Fragmento seleccionado:
En Córdoba, el poder de Eduardo César Angeloz era indiscutible y el radicalismo se perfilaba para reinar durante largos años. A diferencia de lo que sucedía en provincia de Buenos Aires, en tierras mediterráneas peronistas ortodoxos y renovadores lograron una lista de unidad y el viejo dirigente Raúl Bercovich Rodríguez compartió lista con el joven José Manuel De la Sota. Pero la unidad no fue suficiente.

La UCR no logró el 52% de 1983. La fragmentación y dispersión del voto, propio de elecciones intermedias, hizo bajar la marca al 43% en todo el país. Con ese porcentaje, se ratificaba el rumbo institucional del gobierno y sumaba un diputado más: de 129 pasó a tener 130. A nivel nacional, el PJ logró, en total, el 25% de los sufragios y perdió 10 bancas.

Para el peronismo fue el punto final de una generación que había sido corresponsable del martirio vivido por el pueblo argentino en los años precedentes. La lista oficial de Herminio Iglesias, en provincia de Buenos Aires, quedó en cuarto lugar con menos del 10% de los votos. El renovador Antonio Cafiero lograba el segundo puesto, por debajo del radicalismo, con el 27% de los sufragios y se consagraba como jefe del PJ y posible candidato presidencial.

Datos mostrados:
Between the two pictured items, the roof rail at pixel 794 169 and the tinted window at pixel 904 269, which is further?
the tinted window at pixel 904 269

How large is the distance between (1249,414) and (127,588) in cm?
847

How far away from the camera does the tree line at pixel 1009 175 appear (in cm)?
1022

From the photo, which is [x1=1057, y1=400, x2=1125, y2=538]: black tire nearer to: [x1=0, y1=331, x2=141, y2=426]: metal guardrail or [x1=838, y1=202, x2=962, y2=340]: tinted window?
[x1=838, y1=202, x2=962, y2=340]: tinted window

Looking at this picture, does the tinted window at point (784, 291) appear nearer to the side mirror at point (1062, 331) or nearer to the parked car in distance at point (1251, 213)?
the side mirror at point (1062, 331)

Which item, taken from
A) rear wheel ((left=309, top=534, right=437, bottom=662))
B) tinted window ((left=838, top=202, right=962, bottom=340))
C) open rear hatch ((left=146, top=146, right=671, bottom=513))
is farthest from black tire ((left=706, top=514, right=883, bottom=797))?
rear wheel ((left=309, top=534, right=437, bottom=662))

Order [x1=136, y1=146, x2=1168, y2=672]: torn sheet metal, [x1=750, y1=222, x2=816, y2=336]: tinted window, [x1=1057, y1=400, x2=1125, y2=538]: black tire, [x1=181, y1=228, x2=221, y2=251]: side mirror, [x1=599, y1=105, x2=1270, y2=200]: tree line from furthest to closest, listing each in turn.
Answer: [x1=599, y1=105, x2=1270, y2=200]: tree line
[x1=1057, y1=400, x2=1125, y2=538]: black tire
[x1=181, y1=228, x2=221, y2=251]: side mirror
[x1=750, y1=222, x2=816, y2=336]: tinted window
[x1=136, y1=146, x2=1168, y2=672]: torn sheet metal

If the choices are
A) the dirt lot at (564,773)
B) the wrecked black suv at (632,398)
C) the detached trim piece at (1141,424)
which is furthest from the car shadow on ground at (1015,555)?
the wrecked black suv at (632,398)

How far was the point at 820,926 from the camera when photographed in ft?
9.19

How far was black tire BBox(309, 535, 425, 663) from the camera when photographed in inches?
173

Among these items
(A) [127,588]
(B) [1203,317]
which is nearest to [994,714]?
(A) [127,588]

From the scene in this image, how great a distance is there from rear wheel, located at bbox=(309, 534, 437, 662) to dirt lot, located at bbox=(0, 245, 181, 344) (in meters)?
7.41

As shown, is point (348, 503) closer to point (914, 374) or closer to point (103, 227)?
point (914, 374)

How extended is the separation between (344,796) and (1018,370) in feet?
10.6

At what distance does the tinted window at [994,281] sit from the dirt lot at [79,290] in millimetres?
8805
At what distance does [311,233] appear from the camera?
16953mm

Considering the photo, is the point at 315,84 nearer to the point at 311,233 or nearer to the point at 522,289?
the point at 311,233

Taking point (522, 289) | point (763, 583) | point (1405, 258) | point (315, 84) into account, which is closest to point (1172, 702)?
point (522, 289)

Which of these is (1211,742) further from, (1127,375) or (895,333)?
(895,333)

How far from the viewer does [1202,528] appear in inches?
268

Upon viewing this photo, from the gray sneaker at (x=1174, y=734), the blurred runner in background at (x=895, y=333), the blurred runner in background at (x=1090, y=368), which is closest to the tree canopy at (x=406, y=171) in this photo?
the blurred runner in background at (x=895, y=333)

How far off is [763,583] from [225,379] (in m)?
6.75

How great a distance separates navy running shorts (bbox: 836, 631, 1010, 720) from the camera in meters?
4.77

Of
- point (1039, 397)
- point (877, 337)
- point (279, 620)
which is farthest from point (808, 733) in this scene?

Consigna escrita 1: Según el fragmento sobre las elecciones intermedias, ¿qué porcentaje de los votos obtuvo la UCR en todo el país?
Consigna escrita 2: Reproduce del fragmento sobre las elecciones intermedias el tramo que va desde "Para el peronismo" hasta "posible candidato presidencial.".
Consigna escrita 3: Prosigue el fragmento sobre las elecciones intermedias a partir del punto en que termina.
Los datos no guardan relación con el fragmento.

Resultado 1: El 43%.

Resultado 2:
Para el peronismo fue el punto final de una generación que había sido corresponsable del martirio vivido por el pueblo argentino en los años precedentes. La lista oficial de Herminio Iglesias, en provincia de Buenos Aires, quedó en cuarto lugar con menos del 10% de los votos. El renovador Antonio Cafiero lograba el segundo puesto, por debajo del radicalismo, con el 27% de los sufragios y se consagraba como jefe del PJ y posible candidato presidencial.

Resultado 3:
En Córdoba, el bipartidismo se distribuía equitativamente las 9 bancas: 5 para el radicalismo, con la presencia de dos alfonsinistas como Storani y Becerra, y 4 para el justicialismo. José Manuel De la Sota obtenía así su primer cargo electivo.    

En las primeras elecciones legislativas intermedias desde el retorno de la democracia, accedían a una banca jóvenes dirigentes con una larga carrera por delante y experimentados hombres de la política con años de trayectoria. Un novel Leopoldo Moreau estrenaba títulos junto el consagrado Oscar Alende. La coordinadora radical ponía sus hombres, como Marcelo Stubrin, mientras la renovación peronista lanzaba a la cancha a un prometedor Carlos Groso. Miguel Ángel Toma, Horacio Masacesi y María Julia Alsogaray, quienes marcarían el pulso político de los años por venir, eran arte de los nuevos integrantes de la Cámara de Diputados, renovada en las primeras elecciones intermedias desde el retorno de la democracia.